Segment Open
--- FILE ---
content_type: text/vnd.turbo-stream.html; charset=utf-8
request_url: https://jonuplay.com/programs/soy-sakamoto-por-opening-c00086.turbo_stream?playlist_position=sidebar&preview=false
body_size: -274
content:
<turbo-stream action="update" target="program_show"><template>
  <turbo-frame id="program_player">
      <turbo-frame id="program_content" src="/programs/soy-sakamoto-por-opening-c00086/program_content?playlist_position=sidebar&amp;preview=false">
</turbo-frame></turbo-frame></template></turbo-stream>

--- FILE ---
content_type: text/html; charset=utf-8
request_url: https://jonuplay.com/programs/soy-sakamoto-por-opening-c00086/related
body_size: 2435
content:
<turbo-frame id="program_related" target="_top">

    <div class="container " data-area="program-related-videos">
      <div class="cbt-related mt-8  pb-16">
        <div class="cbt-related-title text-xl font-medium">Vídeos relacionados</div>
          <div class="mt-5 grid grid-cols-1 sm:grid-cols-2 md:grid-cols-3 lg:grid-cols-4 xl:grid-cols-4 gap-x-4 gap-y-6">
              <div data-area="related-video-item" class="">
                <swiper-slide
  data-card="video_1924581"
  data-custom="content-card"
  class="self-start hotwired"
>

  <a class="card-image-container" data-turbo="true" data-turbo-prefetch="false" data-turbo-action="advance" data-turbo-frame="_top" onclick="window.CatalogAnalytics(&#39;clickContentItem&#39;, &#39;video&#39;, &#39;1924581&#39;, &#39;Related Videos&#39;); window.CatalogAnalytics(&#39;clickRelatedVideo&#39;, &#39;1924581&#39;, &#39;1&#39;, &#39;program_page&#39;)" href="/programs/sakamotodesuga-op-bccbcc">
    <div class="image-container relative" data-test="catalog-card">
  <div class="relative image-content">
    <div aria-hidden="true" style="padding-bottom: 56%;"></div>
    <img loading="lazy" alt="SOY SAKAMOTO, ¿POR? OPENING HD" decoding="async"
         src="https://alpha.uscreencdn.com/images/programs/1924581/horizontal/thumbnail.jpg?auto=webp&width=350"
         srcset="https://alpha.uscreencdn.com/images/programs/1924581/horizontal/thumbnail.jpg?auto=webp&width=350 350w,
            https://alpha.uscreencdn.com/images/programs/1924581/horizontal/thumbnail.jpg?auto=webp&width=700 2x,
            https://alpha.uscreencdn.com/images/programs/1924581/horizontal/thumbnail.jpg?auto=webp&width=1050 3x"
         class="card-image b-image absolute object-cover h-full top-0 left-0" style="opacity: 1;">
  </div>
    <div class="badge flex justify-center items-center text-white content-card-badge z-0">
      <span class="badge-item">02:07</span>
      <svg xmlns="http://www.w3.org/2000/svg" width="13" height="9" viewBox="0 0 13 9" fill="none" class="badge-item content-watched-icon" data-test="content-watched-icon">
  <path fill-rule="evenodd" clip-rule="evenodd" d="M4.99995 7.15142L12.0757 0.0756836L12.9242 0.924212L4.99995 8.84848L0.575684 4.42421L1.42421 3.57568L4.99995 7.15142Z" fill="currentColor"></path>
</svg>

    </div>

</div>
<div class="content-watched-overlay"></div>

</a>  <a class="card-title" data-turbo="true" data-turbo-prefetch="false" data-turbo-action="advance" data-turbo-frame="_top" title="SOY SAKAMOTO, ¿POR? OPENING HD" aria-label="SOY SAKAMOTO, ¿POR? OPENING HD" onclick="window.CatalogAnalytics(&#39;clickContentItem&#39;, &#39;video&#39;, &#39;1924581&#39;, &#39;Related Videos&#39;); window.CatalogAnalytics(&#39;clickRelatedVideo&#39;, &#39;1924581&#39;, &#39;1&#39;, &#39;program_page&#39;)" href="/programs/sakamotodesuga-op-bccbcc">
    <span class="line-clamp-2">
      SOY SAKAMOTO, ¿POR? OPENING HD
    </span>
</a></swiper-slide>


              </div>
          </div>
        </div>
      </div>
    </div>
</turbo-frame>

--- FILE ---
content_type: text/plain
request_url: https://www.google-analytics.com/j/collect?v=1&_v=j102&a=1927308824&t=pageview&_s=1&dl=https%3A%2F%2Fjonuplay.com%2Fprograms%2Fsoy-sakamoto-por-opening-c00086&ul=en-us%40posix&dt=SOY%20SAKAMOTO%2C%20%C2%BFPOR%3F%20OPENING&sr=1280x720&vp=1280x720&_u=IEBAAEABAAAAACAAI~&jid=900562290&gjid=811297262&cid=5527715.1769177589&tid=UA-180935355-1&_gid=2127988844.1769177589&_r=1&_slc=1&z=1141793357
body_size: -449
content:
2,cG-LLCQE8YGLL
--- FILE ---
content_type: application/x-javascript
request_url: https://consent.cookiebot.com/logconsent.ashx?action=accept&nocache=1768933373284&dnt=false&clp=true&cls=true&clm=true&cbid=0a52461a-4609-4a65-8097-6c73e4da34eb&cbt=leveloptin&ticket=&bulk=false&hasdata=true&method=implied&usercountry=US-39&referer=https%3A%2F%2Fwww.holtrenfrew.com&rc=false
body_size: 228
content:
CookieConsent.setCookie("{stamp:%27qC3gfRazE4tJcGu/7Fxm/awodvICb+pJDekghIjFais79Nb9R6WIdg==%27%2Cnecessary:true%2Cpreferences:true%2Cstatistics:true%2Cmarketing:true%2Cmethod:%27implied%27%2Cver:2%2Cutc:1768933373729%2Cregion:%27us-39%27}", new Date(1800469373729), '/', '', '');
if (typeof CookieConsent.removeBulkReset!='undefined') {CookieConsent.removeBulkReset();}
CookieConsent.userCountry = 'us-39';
Segment Closed
**To do**
Repeat all of the entries exactly.

**Solved exercise**
--- FILE ---
content_type: text/vnd.turbo-stream.html; charset=utf-8
request_url: https://jonuplay.com/programs/soy-sakamoto-por-opening-c00086.turbo_stream?playlist_position=sidebar&preview=false
body_size: -274
content:
<turbo-stream action="update" target="program_show"><template>
  <turbo-frame id="program_player">
      <turbo-frame id="program_content" src="/programs/soy-sakamoto-por-opening-c00086/program_content?playlist_position=sidebar&amp;preview=false">
</turbo-frame></turbo-frame></template></turbo-stream>

--- FILE ---
content_type: text/html; charset=utf-8
request_url: https://jonuplay.com/programs/soy-sakamoto-por-opening-c00086/related
body_size: 2435
content:
<turbo-frame id="program_related" target="_top">

    <div class="container " data-area="program-related-videos">
      <div class="cbt-related mt-8  pb-16">
        <div class="cbt-related-title text-xl font-medium">Vídeos relacionados</div>
          <div class="mt-5 grid grid-cols-1 sm:grid-cols-2 md:grid-cols-3 lg:grid-cols-4 xl:grid-cols-4 gap-x-4 gap-y-6">
              <div data-area="related-video-item" class="">
                <swiper-slide
  data-card="video_1924581"
  data-custom="content-card"
  class="self-start hotwired"
>

  <a class="card-image-container" data-turbo="true" data-turbo-prefetch="false" data-turbo-action="advance" data-turbo-frame="_top" onclick="window.CatalogAnalytics(&#39;clickContentItem&#39;, &#39;video&#39;, &#39;1924581&#39;, &#39;Related Videos&#39;); window.CatalogAnalytics(&#39;clickRelatedVideo&#39;, &#39;1924581&#39;, &#39;1&#39;, &#39;program_page&#39;)" href="/programs/sakamotodesuga-op-bccbcc">
    <div class="image-container relative" data-test="catalog-card">
  <div class="relative image-content">
    <div aria-hidden="true" style="padding-bottom: 56%;"></div>
    <img loading="lazy" alt="SOY SAKAMOTO, ¿POR? OPENING HD" decoding="async"
         src="https://alpha.uscreencdn.com/images/programs/1924581/horizontal/thumbnail.jpg?auto=webp&width=350"
         srcset="https://alpha.uscreencdn.com/images/programs/1924581/horizontal/thumbnail.jpg?auto=webp&width=350 350w,
            https://alpha.uscreencdn.com/images/programs/1924581/horizontal/thumbnail.jpg?auto=webp&width=700 2x,
            https://alpha.uscreencdn.com/images/programs/1924581/horizontal/thumbnail.jpg?auto=webp&width=1050 3x"
         class="card-image b-image absolute object-cover h-full top-0 left-0" style="opacity: 1;">
  </div>
    <div class="badge flex justify-center items-center text-white content-card-badge z-0">
      <span class="badge-item">02:07</span>
      <svg xmlns="http://www.w3.org/2000/svg" width="13" height="9" viewBox="0 0 13 9" fill="none" class="badge-item content-watched-icon" data-test="content-watched-icon">
  <path fill-rule="evenodd" clip-rule="evenodd" d="M4.99995 7.15142L12.0757 0.0756836L12.9242 0.924212L4.99995 8.84848L0.575684 4.42421L1.42421 3.57568L4.99995 7.15142Z" fill="currentColor"></path>
</svg>

    </div>

</div>
<div class="content-watched-overlay"></div>

</a>  <a class="card-title" data-turbo="true" data-turbo-prefetch="false" data-turbo-action="advance" data-turbo-frame="_top" title="SOY SAKAMOTO, ¿POR? OPENING HD" aria-label="SOY SAKAMOTO, ¿POR? OPENING HD" onclick="window.CatalogAnalytics(&#39;clickContentItem&#39;, &#39;video&#39;, &#39;1924581&#39;, &#39;Related Videos&#39;); window.CatalogAnalytics(&#39;clickRelatedVideo&#39;, &#39;1924581&#39;, &#39;1&#39;, &#39;program_page&#39;)" href="/programs/sakamotodesuga-op-bccbcc">
    <span class="line-clamp-2">
      SOY SAKAMOTO, ¿POR? OPENING HD
    </span>
</a></swiper-slide>


              </div>
          </div>
        </div>
      </div>
    </div>
</turbo-frame>

--- FILE ---
content_type: text/plain
request_url: https://www.google-analytics.com/j/collect?v=1&_v=j102&a=1927308824&t=pageview&_s=1&dl=https%3A%2F%2Fjonuplay.com%2Fprograms%2Fsoy-sakamoto-por-opening-c00086&ul=en-us%40posix&dt=SOY%20SAKAMOTO%2C%20%C2%BFPOR%3F%20OPENING&sr=1280x720&vp=1280x720&_u=IEBAAEABAAAAACAAI~&jid=900562290&gjid=811297262&cid=5527715.1769177589&tid=UA-180935355-1&_gid=2127988844.1769177589&_r=1&_slc=1&z=1141793357
body_size: -449
content:
2,cG-LLCQE8YGLL
--- FILE ---
content_type: application/x-javascript
request_url: https://consent.cookiebot.com/logconsent.ashx?action=accept&nocache=1768933373284&dnt=false&clp=true&cls=true&clm=true&cbid=0a52461a-4609-4a65-8097-6c73e4da34eb&cbt=leveloptin&ticket=&bulk=false&hasdata=true&method=implied&usercountry=US-39&referer=https%3A%2F%2Fwww.holtrenfrew.com&rc=false
body_size: 228
content:
CookieConsent.setCookie("{stamp:%27qC3gfRazE4tJcGu/7Fxm/awodvICb+pJDekghIjFais79Nb9R6WIdg==%27%2Cnecessary:true%2Cpreferences:true%2Cstatistics:true%2Cmarketing:true%2Cmethod:%27implied%27%2Cver:2%2Cutc:1768933373729%2Cregion:%27us-39%27}", new Date(1800469373729), '/', '', '');
if (typeof CookieConsent.removeBulkReset!='undefined') {CookieConsent.removeBulkReset();}
CookieConsent.userCountry = 'us-39';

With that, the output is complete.